— Exercise brief —
Update these lines by replacing "Output" with "Return" and leaving everything else unchanged. Leave the pictures out of your answer.

** Start Provided entries **

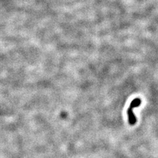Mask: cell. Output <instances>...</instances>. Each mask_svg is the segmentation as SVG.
I'll use <instances>...</instances> for the list:
<instances>
[{
  "label": "cell",
  "mask_w": 158,
  "mask_h": 158,
  "mask_svg": "<svg viewBox=\"0 0 158 158\" xmlns=\"http://www.w3.org/2000/svg\"><path fill=\"white\" fill-rule=\"evenodd\" d=\"M142 103V100L141 99L139 98H135L133 100L131 104L129 107L128 108L127 110V114H128V123L131 125H134L136 124V123L137 121L135 115V113L133 112V110L135 107H139Z\"/></svg>",
  "instance_id": "obj_1"
}]
</instances>
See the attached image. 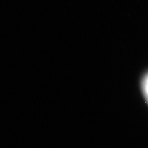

** End Provided entries **

— Exercise result —
Mask: cell. Return <instances>...</instances>. Each mask_svg is the segmentation as SVG.
I'll use <instances>...</instances> for the list:
<instances>
[{
  "label": "cell",
  "mask_w": 158,
  "mask_h": 158,
  "mask_svg": "<svg viewBox=\"0 0 158 158\" xmlns=\"http://www.w3.org/2000/svg\"><path fill=\"white\" fill-rule=\"evenodd\" d=\"M142 103V100L141 99L139 98H135L133 100L131 104L129 107L128 108L127 110V114H128V123L131 125H134L136 124V123L137 121L135 115V113L133 112V110L135 107H139Z\"/></svg>",
  "instance_id": "obj_1"
}]
</instances>
See the attached image. 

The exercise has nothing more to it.